NOUVELLES
26/03/2014 06:07 EDT | Actualisé 26/05/2014 05:12 EDT

Qui a retiré la pancarte de la CAQ?

Le candidat de la Coalition avenir Québec, Éric Caire, affirme qu'une de ses pancartes électorales dénonçant le projet de voie réservée sur Henri-IV a été retirée la nuit dernière, puis réinstallée par la suite.

Le candidat qui a montré du doigt le ministère des Transports lors d'un point de presse mercredi matin soutient que ce retrait temporaire de la pancarte coïncide avec le passage de patrouilleurs du ministère des Transports lors de l'installation des affiches durant la nuit.

« Nos bénévoles vers 3 h, 3 h 30 ont fait un compte-rendu en signalant qu'effectivement l'affichage qui avait été fait avait été retiré et on a constaté que suite au point de presse de ce matin, l'affiche était de retour », affirme M. Caire.

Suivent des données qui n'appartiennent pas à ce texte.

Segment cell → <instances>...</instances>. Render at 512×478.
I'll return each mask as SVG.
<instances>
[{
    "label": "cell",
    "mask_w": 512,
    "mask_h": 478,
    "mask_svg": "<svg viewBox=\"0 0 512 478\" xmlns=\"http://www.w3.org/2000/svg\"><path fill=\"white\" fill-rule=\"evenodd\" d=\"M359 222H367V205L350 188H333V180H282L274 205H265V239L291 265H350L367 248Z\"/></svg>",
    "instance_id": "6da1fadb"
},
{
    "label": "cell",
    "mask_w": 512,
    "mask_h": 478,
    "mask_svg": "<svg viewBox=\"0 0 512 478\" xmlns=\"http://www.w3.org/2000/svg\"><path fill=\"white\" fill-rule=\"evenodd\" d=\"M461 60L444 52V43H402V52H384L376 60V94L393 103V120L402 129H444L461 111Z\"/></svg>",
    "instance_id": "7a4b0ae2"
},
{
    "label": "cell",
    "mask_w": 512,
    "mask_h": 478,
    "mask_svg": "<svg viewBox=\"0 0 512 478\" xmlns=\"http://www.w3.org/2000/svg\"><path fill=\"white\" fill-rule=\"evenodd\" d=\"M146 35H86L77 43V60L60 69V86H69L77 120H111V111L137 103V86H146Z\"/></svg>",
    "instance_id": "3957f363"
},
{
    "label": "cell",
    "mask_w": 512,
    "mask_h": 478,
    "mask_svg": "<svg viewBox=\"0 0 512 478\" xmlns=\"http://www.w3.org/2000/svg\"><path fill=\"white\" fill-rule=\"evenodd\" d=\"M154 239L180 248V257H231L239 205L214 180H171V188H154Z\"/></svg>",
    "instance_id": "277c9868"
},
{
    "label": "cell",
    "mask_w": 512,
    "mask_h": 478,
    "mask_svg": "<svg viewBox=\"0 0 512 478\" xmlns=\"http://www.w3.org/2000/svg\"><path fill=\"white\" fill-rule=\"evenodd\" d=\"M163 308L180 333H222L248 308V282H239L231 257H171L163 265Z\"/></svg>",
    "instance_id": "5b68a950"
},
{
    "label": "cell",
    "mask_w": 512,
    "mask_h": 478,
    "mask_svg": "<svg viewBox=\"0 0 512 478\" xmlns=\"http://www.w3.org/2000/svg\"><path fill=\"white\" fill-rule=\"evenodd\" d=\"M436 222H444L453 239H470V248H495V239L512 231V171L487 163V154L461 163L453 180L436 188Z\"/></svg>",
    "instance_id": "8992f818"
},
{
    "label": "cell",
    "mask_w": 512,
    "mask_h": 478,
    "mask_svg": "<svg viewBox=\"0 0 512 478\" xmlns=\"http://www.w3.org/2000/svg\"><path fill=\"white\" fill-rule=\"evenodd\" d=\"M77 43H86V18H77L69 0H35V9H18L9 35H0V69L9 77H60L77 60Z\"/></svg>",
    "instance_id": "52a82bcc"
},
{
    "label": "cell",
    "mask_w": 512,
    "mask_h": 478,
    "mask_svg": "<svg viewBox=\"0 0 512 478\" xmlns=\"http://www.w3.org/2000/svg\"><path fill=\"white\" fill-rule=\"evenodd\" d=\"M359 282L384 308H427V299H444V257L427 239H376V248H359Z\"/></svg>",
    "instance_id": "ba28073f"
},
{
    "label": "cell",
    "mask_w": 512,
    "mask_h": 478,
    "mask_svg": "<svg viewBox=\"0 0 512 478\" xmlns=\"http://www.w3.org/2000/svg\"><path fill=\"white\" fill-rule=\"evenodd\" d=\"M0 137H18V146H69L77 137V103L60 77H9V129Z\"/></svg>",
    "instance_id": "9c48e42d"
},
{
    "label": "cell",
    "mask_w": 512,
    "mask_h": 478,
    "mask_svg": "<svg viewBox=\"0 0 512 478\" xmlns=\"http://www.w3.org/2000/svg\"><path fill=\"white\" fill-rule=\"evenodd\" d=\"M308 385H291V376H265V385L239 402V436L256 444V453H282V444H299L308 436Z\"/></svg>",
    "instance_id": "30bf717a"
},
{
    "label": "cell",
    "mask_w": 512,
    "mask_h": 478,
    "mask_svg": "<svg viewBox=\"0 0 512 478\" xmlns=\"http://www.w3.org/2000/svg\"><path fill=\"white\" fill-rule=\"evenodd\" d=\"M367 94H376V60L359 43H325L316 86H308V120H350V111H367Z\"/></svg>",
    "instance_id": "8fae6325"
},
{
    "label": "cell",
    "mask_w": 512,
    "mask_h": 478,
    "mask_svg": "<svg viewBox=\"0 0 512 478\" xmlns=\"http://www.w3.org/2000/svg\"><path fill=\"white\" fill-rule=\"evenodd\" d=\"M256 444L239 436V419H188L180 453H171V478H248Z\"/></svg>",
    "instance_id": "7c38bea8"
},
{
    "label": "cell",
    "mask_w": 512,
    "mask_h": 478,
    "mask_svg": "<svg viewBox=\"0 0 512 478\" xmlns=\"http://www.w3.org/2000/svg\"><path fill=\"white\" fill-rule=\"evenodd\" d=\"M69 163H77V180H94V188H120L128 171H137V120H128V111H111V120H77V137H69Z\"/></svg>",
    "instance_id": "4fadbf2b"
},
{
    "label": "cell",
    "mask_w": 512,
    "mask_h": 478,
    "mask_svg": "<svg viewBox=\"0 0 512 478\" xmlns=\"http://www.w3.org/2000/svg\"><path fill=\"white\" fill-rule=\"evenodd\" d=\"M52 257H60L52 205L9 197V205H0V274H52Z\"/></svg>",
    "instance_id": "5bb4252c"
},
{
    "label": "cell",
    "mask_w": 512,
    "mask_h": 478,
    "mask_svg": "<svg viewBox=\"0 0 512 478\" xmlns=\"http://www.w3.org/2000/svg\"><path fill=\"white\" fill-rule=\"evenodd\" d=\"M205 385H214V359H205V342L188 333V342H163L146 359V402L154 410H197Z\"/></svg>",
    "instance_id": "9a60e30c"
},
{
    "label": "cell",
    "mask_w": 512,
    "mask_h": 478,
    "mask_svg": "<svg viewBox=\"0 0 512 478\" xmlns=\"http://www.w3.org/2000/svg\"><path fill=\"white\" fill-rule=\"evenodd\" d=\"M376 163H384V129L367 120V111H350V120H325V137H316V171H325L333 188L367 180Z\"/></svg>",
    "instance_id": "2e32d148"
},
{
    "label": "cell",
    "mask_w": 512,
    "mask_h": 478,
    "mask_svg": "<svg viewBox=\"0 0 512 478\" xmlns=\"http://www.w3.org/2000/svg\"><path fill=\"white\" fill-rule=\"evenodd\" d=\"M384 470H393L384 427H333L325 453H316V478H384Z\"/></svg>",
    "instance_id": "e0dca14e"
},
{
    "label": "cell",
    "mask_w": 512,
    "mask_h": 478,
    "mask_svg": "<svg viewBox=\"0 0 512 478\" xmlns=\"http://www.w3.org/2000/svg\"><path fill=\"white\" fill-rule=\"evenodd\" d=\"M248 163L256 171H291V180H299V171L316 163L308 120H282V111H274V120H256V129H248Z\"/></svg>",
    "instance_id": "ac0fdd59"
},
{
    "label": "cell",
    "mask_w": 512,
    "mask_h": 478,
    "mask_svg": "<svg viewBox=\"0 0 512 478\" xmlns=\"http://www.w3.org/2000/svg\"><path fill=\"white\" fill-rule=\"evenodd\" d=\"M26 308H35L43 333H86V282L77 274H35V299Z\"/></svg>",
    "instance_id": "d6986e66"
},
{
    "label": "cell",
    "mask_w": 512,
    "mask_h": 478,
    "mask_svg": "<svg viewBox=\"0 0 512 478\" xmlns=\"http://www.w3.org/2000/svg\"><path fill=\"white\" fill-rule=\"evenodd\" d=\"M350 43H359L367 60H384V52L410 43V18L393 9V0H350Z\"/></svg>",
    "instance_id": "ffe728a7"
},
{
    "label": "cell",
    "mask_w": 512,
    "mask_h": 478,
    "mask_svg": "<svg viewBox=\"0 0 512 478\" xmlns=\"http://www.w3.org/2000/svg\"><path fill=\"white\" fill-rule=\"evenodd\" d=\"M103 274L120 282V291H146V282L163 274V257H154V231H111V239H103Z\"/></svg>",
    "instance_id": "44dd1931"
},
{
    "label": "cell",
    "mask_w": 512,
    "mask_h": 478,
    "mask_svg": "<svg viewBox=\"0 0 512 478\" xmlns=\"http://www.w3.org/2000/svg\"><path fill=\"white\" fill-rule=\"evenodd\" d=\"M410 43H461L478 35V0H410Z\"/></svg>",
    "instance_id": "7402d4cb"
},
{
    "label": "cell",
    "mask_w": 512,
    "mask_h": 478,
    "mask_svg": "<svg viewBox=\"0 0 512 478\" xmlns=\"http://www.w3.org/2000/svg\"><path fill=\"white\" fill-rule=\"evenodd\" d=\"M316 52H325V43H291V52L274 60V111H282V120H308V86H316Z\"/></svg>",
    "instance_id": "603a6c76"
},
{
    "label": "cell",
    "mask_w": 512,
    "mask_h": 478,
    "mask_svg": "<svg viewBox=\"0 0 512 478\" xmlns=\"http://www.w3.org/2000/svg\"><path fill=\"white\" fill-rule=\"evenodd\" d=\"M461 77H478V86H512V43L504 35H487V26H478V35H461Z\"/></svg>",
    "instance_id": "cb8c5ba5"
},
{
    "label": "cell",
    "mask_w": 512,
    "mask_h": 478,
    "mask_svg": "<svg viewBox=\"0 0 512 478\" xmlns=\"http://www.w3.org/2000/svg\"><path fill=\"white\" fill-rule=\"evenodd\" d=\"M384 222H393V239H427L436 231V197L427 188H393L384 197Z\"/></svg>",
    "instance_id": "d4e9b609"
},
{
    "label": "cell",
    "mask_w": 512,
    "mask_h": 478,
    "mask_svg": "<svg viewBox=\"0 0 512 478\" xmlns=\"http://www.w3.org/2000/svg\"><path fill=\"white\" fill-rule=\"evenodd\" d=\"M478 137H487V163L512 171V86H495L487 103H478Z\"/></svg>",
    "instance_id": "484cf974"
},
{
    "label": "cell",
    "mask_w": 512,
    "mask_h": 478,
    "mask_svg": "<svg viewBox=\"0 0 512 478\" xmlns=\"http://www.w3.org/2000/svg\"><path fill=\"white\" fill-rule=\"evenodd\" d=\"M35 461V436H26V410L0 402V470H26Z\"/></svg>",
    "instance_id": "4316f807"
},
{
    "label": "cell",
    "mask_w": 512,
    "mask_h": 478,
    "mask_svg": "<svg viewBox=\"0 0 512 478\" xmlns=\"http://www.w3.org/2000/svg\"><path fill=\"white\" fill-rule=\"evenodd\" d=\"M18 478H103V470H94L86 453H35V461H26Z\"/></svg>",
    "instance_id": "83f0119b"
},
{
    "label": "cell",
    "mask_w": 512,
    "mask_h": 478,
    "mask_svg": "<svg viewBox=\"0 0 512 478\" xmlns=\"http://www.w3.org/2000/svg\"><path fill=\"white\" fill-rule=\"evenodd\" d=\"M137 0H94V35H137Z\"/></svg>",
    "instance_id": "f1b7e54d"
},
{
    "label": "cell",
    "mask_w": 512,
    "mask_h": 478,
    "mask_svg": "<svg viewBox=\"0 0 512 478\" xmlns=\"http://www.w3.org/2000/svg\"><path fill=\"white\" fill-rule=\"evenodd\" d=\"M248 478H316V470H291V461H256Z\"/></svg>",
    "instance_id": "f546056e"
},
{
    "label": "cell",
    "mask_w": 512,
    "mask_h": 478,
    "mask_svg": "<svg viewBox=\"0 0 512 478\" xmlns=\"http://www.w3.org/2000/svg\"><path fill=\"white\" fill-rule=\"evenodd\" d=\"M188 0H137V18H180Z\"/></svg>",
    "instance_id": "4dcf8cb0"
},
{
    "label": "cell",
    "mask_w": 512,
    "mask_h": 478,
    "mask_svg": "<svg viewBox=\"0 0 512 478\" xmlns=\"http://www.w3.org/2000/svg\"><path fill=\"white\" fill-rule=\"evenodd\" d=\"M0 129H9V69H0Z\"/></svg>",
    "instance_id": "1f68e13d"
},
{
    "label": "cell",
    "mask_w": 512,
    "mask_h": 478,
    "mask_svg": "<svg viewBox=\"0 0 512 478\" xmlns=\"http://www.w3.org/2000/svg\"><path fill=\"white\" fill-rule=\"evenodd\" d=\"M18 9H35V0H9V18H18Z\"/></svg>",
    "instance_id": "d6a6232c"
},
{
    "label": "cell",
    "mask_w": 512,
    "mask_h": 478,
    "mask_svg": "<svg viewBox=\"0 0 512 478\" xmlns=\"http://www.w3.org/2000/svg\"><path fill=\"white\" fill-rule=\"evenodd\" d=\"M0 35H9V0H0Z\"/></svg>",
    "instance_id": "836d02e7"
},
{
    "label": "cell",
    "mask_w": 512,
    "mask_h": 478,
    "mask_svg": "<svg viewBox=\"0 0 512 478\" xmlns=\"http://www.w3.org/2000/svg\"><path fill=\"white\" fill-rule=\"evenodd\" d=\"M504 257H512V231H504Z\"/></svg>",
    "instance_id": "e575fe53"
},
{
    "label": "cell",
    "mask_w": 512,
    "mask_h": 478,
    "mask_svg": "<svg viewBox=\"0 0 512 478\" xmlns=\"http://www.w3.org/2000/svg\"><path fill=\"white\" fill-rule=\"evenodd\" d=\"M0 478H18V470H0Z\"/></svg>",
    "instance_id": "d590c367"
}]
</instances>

Éric Caire affirme que des patrouilleurs avaient exigé des bénévoles qu'ils cessent l'affichage et les avaient avisés que les pancartes seraient retirées au matin.

Les six pancartes ont finalement toutes été installées le long de l'autoroute un peu plus tard, sous le regard des patrouilleurs de la MTQ. Éric Caire parle d'acharnement.

« C'est difficile de ne pas voir de l'acharnement quand des patrouilleurs, des gens payés par le MTQ, suivent une équipe qui respecte intégralement les règles à la lettre, mais l'esprit de la loi aussi. Et le fait est que les six pancartes sont là où elles devaient être initialement et il n'y a personne qui nous a appelés pour dire que c'est illégal », dit-il.

Version contradictoire de la MTQ

Le porte-parole du MTQ, Guillaume Paradis, a pour sa part affirmé mercredi que le ministère n'avait retiré aucune pancarte. Les patrouilleurs ont seulement avisé les bénévoles de la non-conformité de leurs pancartes, a fait savoir M. Paradis.

« Le personnel du ministère des Transports a immédiatement avisé les travailleurs d'élection que ces affiches ne respectaient pas les normes du ministère des Transports et qu'elles devraient éventuellement être retirées », a-t-il précisé.

Guillaume Paradis affirme que le ministère a aussi avisé les poseurs d'affiches qu'ils ne respectaient pas les mesures de sécurité pour ce genre de travaux.